Coverage

What is it

Coverage informs users if there are images that are uncovered in a particular dataset. An uncovered image is one which does not have a sufficient number of similar images in the dataset.

When to use it

Coverage can be used to determine if certain meta-features are undersampled in a dataset. For example, perhaps a dataset contains a sufficient number of images of cows, but only one or two instances of cows on beaches. In this scenario, a typical diagnostic test of dataset metadata would likely say there aren’t any bias or undercoverage issues, but there is undercoverage of cows on beaches in reality. Users should investigate undercovered images to determine what the underlying meta-features are which may be undercovered.

Theory behind it

Coverage, like many non-parametric data diagnostic tools, is rooted in dimension reduction. We assume, for the sake of tractability, that a set of images can be embedded in a low-dimensional subspace of the original pixel space. This space characterizes the difference between images. Typically, we learn this space via an autoencoder.
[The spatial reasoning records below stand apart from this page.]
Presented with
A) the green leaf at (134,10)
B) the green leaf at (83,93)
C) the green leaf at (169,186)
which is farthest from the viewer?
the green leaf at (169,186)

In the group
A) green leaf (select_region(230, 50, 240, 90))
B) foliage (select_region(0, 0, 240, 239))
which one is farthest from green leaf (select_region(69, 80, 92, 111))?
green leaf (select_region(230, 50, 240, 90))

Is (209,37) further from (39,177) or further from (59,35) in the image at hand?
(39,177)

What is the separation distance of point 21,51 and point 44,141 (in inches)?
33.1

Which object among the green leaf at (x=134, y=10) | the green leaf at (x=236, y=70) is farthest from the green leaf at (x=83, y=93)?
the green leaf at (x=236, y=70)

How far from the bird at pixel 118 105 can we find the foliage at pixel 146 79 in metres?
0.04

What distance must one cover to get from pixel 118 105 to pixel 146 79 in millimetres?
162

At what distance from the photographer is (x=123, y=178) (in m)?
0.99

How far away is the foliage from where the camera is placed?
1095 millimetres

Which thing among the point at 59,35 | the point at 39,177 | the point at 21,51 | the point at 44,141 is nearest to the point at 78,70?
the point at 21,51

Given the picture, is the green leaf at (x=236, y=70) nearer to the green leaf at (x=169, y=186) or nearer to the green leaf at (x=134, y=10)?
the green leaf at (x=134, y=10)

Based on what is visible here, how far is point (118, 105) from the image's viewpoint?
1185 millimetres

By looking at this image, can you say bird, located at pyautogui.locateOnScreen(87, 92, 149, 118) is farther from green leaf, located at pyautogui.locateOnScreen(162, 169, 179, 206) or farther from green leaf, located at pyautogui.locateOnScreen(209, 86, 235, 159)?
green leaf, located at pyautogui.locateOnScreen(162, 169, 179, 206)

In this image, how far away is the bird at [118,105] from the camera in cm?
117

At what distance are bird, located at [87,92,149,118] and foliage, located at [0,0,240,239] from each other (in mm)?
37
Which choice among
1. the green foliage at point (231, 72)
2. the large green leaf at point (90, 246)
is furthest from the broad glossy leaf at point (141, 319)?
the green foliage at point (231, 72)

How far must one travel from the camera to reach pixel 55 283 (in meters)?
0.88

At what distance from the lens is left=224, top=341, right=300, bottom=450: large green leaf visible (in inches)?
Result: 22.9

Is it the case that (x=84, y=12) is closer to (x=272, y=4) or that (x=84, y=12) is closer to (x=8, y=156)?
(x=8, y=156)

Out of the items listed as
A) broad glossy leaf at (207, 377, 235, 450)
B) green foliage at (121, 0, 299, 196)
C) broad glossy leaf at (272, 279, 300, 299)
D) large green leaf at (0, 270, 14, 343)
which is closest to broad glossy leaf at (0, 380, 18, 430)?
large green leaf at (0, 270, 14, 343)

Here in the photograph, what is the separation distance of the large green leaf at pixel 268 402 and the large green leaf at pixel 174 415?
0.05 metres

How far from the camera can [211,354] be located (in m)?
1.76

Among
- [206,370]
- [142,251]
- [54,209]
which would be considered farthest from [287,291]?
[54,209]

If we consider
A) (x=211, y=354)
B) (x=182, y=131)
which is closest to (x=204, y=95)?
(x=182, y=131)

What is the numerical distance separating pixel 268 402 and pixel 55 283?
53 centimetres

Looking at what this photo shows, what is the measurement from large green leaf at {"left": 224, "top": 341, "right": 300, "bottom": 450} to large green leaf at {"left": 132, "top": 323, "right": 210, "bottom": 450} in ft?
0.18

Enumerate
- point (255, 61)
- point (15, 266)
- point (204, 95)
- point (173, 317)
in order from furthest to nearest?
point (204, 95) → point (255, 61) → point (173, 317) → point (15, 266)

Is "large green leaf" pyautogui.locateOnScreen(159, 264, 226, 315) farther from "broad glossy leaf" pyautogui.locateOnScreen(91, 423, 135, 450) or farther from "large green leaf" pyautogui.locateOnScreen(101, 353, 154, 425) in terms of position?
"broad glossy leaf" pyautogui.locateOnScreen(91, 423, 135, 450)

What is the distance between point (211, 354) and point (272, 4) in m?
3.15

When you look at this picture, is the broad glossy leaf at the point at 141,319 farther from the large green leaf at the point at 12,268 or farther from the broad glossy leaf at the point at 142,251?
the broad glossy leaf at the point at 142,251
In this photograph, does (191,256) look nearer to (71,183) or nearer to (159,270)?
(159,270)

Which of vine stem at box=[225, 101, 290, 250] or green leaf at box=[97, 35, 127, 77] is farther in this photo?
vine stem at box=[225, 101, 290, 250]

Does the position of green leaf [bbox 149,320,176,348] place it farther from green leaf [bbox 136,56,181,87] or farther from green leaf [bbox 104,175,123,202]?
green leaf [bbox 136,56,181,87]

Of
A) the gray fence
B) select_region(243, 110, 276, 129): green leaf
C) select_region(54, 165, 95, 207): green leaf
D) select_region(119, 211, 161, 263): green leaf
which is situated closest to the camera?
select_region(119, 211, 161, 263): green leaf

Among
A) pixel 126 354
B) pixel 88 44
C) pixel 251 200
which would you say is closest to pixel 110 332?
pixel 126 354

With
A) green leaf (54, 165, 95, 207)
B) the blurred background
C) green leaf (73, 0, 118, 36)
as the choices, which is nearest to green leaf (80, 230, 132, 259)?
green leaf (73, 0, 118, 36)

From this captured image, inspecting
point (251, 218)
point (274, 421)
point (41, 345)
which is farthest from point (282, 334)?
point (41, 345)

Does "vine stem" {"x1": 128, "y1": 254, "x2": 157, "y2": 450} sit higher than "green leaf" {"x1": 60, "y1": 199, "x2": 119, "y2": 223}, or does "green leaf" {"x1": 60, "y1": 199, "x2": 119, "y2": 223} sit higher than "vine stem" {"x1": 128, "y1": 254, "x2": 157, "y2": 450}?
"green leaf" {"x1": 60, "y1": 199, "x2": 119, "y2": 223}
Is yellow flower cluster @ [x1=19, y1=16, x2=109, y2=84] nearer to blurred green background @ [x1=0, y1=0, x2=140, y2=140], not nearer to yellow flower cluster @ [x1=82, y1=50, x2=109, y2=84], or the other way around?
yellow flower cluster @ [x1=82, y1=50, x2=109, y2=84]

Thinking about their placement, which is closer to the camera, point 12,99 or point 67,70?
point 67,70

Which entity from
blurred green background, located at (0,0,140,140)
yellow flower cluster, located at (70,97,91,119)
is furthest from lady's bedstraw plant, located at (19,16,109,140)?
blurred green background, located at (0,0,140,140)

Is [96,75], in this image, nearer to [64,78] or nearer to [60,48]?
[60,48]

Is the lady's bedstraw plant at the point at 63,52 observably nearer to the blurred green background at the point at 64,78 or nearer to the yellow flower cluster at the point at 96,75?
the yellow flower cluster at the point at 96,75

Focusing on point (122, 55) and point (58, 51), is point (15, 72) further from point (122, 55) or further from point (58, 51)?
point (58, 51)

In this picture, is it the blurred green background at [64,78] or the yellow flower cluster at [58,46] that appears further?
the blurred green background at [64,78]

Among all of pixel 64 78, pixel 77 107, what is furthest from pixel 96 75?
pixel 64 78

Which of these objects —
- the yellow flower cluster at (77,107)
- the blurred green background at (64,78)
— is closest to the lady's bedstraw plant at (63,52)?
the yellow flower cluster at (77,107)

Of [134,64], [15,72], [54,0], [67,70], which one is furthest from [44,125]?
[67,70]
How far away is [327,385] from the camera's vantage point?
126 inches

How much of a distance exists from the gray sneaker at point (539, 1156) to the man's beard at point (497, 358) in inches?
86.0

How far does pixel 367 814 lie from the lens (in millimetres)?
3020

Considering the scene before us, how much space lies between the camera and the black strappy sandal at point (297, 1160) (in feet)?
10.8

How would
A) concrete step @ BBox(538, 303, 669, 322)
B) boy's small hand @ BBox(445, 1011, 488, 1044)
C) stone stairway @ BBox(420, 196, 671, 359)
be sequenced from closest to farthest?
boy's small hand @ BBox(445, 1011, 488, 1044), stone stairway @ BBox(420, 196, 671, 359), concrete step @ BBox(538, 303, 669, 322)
Once we have a lower dimensional embedding subspace, we look at the distribution of the images within it. Specifically, with coverage, we are looking for images which do not have many other images in their immediate vicinity. By default, we look at the smallest d-dimensional ball around a given image, where d is the dimension of the embedding, which covers \(30\) images. If the radius of that ball is above a certain prespecified value, or if the radius of that ball is in the top \(x\) % of all the radii in the dataset, we say an image is uncovered, and recommend the user investigate it further. While the decision to label an individual image as uncovered is dependent on an (arbitrary) radius, it stands to reason that uncovered images will have more systemic meta-feature undersampling than covered images on average.

Class Output

The coverage function does not identify the reason that the image is uncovered. The functionality of mapping coverage to specific aspects of the image is outside the scope of the coverage function.